Making the decision to put your ailing and elderly parent into a nursing home facility is never easy or simple. No one wants to end up in a nursing home and no one wants to subject a loved one to that fate. Yet, are nursing homes really all that bad? There are risks and benefits both to choosing a home and to opting for in-home companion care instead.
When the senior citizen in question doesn't want to be moved into a nursing home, the transition can be heartbreaking and downright traumatic for everyone involved. On the flip side, nursing homes offer many benefits for both the family of the patient and the patient. Like all elderly care options, each solution has pros and cons that will vary in importance depending on your unique situation.
For one thing, a nursing home provides 24 hour care for your loved one. This means they will never be unable to get help when they need it. Medical care from trained professionals will always be close by. There is incredible community offered at nursing homes, too, and having a full in house schedule of activities makes it easy for your loved one to stay entertained.
Nursing homes are much safer than they used to be, too. Unlike in the past, the federal government monitors and evaluates nursing homes to make sure they are medically and emotionally safe, healthy and reasonably comfortable.
Because of all these benefits, nursing homes do cost a pretty penny. In fact, unless you are wealthy or your loved one set aside money for just this event, it is most likely you won't be able to choose a nursing home without going into debt.
The negative emotional effects of nursing homes are perhaps the most concerning. Being moved from a familiar home to a sterile facility away from family and friends can have detrimental effects on the health of residents.
If the patient is still active outside the home, a nursing home can seriously limit their freedom and enjoyment of life. Having meals on a fixed schedule is one of the things new residents have trouble adapting to. Some nursing homes also have limited visiting hours and restrict when and for how long residents leave the facility unattended.

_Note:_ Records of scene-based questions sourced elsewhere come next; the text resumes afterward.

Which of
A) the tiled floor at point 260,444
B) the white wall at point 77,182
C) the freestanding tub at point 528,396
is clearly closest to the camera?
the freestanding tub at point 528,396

How to choose what is right for your loved one means looking at the pros and cons as they related to your situation in particular. Remember that the transition of living spaces for a person with a disorienting illness like dementia can have serious negative health effects.
To avoid these stresses, companion care is an affordable and effective alternative. This option involves in-home medical care as well as company for the patient. Your loved on can stay in their home but still get the socializing and medical benefits of living in a facility.